DATA LINES —

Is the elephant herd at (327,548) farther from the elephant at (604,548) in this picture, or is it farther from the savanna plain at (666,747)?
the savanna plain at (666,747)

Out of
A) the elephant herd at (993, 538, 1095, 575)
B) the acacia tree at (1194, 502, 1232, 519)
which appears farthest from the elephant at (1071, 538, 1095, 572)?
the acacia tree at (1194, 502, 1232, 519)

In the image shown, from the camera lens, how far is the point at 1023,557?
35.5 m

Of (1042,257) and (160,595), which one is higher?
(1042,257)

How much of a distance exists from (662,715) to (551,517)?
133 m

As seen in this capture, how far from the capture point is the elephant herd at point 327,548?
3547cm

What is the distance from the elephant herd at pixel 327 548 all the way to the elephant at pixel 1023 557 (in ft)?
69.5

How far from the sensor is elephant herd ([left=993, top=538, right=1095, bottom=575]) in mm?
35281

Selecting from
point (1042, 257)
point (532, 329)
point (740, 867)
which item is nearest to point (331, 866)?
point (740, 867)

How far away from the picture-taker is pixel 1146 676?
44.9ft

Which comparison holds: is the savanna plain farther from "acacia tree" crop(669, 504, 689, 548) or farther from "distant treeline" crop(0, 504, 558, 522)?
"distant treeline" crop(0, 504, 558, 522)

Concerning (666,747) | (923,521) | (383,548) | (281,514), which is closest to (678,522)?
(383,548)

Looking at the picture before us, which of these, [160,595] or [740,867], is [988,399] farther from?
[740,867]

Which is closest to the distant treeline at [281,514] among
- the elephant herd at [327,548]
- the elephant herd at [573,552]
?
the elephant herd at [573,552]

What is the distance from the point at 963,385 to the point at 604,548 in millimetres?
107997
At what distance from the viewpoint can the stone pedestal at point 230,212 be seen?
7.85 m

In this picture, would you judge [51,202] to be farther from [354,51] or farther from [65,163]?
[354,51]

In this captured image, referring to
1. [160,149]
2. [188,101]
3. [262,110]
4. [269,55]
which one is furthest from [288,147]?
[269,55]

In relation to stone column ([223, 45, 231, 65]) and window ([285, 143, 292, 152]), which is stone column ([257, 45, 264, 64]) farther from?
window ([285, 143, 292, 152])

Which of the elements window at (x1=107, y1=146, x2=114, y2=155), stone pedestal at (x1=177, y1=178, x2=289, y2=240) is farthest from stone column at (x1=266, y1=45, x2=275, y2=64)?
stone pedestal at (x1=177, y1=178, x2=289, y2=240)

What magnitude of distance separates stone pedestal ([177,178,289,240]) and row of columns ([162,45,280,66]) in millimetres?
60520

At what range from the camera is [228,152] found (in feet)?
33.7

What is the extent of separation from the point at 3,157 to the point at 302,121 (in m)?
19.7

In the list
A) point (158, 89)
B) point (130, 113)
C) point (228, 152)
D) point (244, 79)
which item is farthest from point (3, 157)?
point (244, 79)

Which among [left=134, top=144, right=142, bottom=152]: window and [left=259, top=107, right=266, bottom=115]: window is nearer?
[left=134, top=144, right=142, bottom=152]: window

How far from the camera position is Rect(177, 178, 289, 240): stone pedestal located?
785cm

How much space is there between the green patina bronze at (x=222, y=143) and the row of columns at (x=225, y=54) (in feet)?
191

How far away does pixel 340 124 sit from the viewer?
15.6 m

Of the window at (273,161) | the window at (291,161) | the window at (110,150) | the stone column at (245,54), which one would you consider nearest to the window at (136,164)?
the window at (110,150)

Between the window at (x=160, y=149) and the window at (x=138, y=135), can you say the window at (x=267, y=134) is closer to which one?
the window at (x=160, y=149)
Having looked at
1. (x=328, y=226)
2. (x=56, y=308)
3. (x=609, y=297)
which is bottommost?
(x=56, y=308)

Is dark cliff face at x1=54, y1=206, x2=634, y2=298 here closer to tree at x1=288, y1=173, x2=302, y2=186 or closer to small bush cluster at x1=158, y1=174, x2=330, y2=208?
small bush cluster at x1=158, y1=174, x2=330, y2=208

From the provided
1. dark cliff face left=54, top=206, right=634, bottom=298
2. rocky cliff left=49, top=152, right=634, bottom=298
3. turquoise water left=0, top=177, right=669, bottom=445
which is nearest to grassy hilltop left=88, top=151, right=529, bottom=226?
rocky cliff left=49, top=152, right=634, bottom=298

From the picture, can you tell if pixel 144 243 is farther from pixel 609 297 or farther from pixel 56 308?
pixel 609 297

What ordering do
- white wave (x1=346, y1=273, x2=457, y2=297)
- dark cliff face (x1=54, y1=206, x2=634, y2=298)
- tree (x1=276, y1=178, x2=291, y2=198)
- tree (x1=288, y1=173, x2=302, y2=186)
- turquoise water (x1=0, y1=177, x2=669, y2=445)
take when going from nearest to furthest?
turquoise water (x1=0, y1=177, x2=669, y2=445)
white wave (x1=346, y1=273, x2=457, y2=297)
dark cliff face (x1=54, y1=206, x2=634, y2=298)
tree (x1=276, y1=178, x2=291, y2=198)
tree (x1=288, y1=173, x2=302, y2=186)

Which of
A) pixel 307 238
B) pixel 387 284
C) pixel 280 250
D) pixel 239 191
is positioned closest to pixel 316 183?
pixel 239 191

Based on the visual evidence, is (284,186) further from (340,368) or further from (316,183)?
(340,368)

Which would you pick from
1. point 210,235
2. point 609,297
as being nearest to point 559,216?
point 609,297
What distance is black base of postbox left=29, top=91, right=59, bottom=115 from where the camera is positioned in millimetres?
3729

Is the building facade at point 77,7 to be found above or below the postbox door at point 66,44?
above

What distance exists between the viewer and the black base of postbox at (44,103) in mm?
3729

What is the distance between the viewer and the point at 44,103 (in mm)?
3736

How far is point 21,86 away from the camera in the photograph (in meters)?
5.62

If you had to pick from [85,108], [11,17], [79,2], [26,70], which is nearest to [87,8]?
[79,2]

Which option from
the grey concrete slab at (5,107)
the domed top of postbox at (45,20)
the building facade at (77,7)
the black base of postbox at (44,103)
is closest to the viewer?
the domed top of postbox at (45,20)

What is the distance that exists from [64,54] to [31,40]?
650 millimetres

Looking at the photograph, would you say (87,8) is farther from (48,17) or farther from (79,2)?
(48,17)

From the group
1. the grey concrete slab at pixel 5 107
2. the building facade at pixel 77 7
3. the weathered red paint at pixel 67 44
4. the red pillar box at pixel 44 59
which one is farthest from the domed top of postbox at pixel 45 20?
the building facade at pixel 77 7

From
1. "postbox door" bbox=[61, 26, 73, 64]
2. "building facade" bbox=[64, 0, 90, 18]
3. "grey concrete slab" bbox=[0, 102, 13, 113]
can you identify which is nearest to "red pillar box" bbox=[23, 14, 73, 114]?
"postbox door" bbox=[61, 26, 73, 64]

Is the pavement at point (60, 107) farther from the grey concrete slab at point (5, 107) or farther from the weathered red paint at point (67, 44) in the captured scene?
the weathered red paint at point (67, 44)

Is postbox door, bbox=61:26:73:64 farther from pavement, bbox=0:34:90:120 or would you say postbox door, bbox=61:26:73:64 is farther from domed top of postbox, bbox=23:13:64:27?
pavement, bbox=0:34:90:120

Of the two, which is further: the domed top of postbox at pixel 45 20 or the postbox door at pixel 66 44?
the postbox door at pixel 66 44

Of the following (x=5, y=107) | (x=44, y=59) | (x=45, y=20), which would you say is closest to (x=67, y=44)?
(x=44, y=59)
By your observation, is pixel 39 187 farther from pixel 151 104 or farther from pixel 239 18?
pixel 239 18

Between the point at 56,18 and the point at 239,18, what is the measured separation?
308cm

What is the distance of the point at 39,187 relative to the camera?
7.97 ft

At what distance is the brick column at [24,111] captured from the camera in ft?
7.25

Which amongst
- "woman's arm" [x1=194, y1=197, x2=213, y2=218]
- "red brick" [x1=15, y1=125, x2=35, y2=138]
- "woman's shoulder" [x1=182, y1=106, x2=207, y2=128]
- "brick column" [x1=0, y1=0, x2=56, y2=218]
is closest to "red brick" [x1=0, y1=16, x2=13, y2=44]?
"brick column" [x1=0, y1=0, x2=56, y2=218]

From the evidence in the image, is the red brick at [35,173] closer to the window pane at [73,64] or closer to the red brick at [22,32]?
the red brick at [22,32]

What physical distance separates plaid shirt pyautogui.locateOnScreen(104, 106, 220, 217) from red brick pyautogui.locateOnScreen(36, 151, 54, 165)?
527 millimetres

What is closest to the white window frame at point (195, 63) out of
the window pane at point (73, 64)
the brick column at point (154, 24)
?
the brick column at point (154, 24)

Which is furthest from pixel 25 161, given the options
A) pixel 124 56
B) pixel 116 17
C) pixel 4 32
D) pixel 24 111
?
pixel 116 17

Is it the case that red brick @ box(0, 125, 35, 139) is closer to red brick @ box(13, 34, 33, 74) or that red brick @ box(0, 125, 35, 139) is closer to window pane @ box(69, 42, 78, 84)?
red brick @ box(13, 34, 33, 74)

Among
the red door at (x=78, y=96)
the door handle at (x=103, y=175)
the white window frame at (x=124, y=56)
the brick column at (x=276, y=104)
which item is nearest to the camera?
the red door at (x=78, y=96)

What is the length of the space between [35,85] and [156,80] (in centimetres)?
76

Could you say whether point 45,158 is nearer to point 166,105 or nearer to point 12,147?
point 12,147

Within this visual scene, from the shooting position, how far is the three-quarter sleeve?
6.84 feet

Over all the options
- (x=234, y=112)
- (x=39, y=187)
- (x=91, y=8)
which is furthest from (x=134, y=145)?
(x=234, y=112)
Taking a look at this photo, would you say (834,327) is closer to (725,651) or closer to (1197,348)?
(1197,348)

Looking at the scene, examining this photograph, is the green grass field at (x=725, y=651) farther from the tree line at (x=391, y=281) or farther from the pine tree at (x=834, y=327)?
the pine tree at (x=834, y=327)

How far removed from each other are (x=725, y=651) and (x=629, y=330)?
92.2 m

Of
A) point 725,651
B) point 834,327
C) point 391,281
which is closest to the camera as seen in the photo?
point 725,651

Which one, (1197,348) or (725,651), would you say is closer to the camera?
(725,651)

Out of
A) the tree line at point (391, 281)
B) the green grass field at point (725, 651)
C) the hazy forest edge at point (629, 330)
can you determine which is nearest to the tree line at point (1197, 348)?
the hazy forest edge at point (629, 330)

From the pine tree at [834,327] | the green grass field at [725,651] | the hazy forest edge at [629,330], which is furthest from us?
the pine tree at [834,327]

GIVEN REQUEST — From the rows above, pick out and copy each line that contains the string "grey".

RESPONSE —
the grey concrete slab at (5,107)
1. the grey concrete slab at pixel 5 107
3. "grey concrete slab" bbox=[0, 102, 13, 113]
Is the pavement at point (60, 107) farther from the grey concrete slab at point (5, 107) or farther from the weathered red paint at point (67, 44) in the captured scene?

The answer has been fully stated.